Al fine di stimolare l’emersione dell’illecito commesso nell’ambiente di lavoro, il D.Lgs. 165 del 2001, con l’art. 54-bis, predispone una particolare tutela per il dipendente pubblico che segnali o denunci comportamenti contrari alla legge (così detto “whistleblowing”): egli non potrà essere sanzionato, demansionato, licenziato, trasferito o sottoposto ad altre misure aventi effetti negativi sulle sue condizioni di lavoro. In caso di adozione di tali misure da parte del datore di lavoro, egli dovrà dimostrare che le stesse sono motivate da ragioni estranee alla denuncia, e dunque che non si qualificano come misure discriminatorie o ritorsive; in assenza di prove in tal senso, la misura adottata sarà nulla (dunque, nel caso in cui il lavoratore sia stato licenziato, egli verrà reintegrato nel posto di lavoro).

La disposizione sul whistleblowing prevede un’eccezione: nel caso in cui la segnalazione o la denuncia da parte del lavoratore costituisca calunnia, diffamazione o altro reato o illecito civile commesso con dolo o colpa grave, il denunciante non verrà tutelato. Sulla base del fatto che questa è l’unica eccezione espressamente prevista dalla norma, una lavoratrice, infermiera presso un’azienda ospedaliera, si era rivolta alla Cassazione sostenendo che la normativa sul whistleblowing tutelasse il lavoratore denunciante anche rispetto alle conseguenze negative di un proprio comportamento illecito: l’infermiera in questione era stata sospesa per quattro mesi per aver svolto attività non autorizzata presso un ente privato, ed aveva denunciato al datore di lavoro la commissione dello stesso fatto da parte di altri colleghi.

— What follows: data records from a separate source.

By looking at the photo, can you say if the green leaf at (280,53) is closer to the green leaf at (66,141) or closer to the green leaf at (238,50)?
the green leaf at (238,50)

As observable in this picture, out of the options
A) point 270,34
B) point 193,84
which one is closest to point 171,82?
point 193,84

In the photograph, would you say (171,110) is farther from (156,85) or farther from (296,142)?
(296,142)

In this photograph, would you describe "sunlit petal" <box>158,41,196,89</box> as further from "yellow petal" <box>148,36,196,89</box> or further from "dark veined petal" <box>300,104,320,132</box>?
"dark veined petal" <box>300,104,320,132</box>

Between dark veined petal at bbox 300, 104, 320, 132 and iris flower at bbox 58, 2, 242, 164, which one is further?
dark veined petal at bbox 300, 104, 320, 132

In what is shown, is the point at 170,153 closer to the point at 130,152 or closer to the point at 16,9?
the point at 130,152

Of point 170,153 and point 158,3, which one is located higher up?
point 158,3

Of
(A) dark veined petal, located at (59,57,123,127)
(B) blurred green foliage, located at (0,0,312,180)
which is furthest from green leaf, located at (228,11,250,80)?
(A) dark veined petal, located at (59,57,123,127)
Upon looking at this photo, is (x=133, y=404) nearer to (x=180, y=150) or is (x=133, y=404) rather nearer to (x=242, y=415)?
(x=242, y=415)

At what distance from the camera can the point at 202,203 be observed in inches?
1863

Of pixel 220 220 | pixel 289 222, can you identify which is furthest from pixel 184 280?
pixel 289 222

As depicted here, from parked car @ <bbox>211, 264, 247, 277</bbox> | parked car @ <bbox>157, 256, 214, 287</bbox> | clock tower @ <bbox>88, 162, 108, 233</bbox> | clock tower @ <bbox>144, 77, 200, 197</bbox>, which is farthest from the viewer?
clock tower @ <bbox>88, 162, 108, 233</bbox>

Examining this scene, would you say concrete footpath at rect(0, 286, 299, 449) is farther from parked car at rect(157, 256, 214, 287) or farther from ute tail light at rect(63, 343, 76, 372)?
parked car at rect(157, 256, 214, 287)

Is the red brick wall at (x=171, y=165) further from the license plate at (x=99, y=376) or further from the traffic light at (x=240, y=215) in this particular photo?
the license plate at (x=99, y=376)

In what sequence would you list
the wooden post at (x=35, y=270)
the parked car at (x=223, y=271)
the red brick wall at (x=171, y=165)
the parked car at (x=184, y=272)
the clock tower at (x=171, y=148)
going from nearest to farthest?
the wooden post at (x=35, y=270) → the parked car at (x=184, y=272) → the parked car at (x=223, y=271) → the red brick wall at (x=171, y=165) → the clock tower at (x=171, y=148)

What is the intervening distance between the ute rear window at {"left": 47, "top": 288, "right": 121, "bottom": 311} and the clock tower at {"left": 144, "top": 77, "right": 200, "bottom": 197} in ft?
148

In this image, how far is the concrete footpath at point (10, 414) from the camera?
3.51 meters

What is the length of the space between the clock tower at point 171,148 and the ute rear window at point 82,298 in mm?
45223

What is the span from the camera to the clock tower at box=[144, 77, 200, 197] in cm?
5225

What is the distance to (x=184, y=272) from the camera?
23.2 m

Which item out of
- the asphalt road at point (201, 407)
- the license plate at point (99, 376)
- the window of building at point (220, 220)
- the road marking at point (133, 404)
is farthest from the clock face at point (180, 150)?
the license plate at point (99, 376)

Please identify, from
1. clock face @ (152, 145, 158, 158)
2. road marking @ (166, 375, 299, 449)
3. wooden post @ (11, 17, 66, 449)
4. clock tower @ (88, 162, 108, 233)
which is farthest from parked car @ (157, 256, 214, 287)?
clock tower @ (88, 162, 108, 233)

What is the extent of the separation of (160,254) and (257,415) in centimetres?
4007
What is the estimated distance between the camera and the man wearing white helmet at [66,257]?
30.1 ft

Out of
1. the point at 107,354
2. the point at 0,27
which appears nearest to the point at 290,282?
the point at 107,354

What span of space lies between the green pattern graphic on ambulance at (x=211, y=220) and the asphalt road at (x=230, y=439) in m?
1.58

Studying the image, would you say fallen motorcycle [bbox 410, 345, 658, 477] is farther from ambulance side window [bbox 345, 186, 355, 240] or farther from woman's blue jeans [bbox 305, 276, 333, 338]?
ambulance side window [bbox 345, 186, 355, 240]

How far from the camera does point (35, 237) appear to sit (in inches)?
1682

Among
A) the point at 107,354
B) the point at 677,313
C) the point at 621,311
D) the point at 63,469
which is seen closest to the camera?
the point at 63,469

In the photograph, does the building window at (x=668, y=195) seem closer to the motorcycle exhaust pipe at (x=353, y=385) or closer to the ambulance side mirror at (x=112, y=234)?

Con ordinanza n. 9148 del 31/03/2023, la Corte di Cassazione, anche sulla scorta di quanto affermato nella Convenzione ONU contro la corruzione e nella Direttiva UE 2019/1937, smentisce quanto affermato dalla lavoratrice, precisando lo scopo della normativa sul whistleblowing: tutelare il lavoratore che denunci illeciti commessi nel proprio ambiente di lavoro rispetto ad eventuali ritorsioni da parte del datore; ossia, le conseguenze negative dalle quali il lavoratore viene schermato sono quelle derivanti dalla denuncia o dalla segnalazione, non anche quelle derivanti dal proprio comportamento illecito.

Tutt’al più, l’atteggiamento collaborativo del lavoratore potrebbe essere preso in considerazione dal datore nell’ottica di una riduzione della sanzione, ma la normativa sul whistleblowing non prevede un’esimente automatica con riferimento alla commissione in proprio di un illecito da parte del lavoratore denunciante.